Послышались громкие глотки и вслед за ними облегчённый выдох.
«Хух… Хорошо-о-о… Не дал засохнуть, пасиб, брат!
– Да ладно… Как ты вообще? Получше, вроде? Вспомнил меня, значит!
– Чего???
– Чего-чего… Вчера целый день не мог понять, кто я. Орал: «Я с незнакомыми мужчинаме в постели не разговариваю!» Урод…
– ВЧЕРА? ЦЕЛЫЙ ДЕНЬ? Не понял… Какое сегодня число? И почему «в постели»? Ты ко мне приставал, гад?!
– Ага… Прям вот ждал и мечтал, чтобы ты был не совсем вменяемым, чтобы к тебе приставать! Просто рядом с тобой сесть пытался, успокоить хоть как-то! Хм… Какое число, спрашиваешь? Ха! Двадцать первое, брательник… Угу… Позавчера вечером Вадим мне позвонил где-то через час, как ты ушёл, перепуганный такой… Сказал, что вы там с парнями вместе баловались какими-то таблетками, у всех всё нормально – у одного тебя реакция странная! Херню несёшь, всё раскидываешь, ржёшь как конь. Вадим ничего понять не мог и не знал, что с тобой делать. Пересрал он, в общем. Хорошо, что матери не было.
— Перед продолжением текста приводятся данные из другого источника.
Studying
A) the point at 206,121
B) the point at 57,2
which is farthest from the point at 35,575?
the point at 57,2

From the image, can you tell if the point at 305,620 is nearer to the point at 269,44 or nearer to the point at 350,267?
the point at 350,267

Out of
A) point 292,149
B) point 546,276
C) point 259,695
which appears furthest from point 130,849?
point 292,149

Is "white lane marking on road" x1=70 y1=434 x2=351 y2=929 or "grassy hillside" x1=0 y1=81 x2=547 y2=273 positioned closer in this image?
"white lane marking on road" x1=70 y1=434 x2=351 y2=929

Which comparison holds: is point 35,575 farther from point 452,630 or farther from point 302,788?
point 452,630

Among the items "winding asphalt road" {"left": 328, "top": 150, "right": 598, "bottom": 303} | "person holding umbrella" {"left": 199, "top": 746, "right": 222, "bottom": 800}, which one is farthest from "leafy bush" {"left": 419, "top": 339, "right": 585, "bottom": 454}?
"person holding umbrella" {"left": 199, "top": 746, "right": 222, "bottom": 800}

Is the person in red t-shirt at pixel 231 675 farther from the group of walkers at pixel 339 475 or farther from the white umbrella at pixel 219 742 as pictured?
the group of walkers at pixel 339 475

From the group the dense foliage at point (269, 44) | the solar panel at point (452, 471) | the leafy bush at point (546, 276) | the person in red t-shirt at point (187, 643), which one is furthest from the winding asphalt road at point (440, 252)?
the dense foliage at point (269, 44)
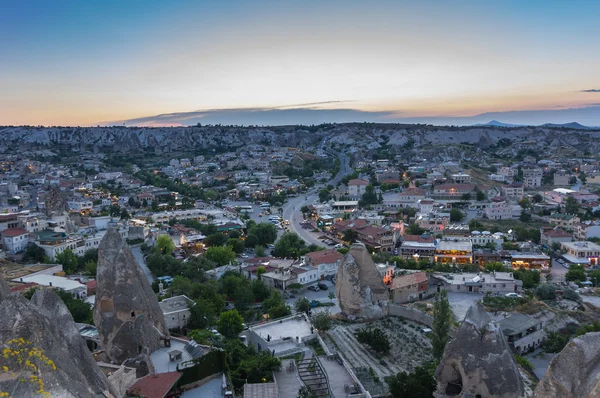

Короче, минут через десять я уже был у них… Ты ещё там меня в губы целовать пытался, всё просто выпадали с тебя!
– Я? Тебя? В ГУБЫ??»
Ошалевший Свят заставил Дина рассмеяться.
«О, да-а-а!»
«Ага… По-моему, ты меня с кем-то спутал… И вот вчера не верил, что я твой брат.
– О…
– Потом начал требовать торт.
– Чего? Торт?
– Ну да… Хочу – и всё! Я и ходил за пирожным.
– И я его сожрал?
– Ещё как! А это… мы пока тебя с Вадькой домой вели, ты ёжиков ловить пытался.
– Чего?
– Кого! Ёжиков, говорю! Под кустами, под машинами! Пальцем тыкаешь и орёшь: «Ой, ёжик, побежал!» Говорил: «Словлю и обоссу!» Какого тебе его именно обоссать хотелось – не понятно. Мы сами там с тебя уссывались… Видел бы ты себя! Ширинку себе расстегивал, а мы застёгивали! Представляю, как это со стороны выглядело! Ещё не поздно было, народ от нас шарахался…
– Ё-моё-ё-ё… норма-а-ально…
– Ага… Потом мужику в «лексусе» милостыню дать собирался, уже всё карманы себе повыворачивал, а потом с этой мелочью в вытянутой руке к тачке направился.
– Охданихуяжсебе…
– Вот-вот! Еле остановили тебя, придурка. Там у водилы ряха была – не дай боже! Точно бы не понял юмора!
– Ой…
– Вот тебе и «ой»! А тут и не ржать с тебя невозможно просто, обдолбыша ебанутого, и в тоже время так страшно… Думал, а вдруг передоз у тебя? А Вадька всё твердил, что не может быть передоза, что, типа, доза обычная была, что он сам такое же выпил. Я поверил, в общем-то… Немного успокоился даже, думаю, угомонишься по любому, пока мать придёт, а завтра проснёшься – и всё, как огурчик будешь. А ты и дома вон… Решил, что это не шторы, а дерево… Типа на него залезть пытался, чего-то там сорвать хотел, про дурь чёго-то бубнил.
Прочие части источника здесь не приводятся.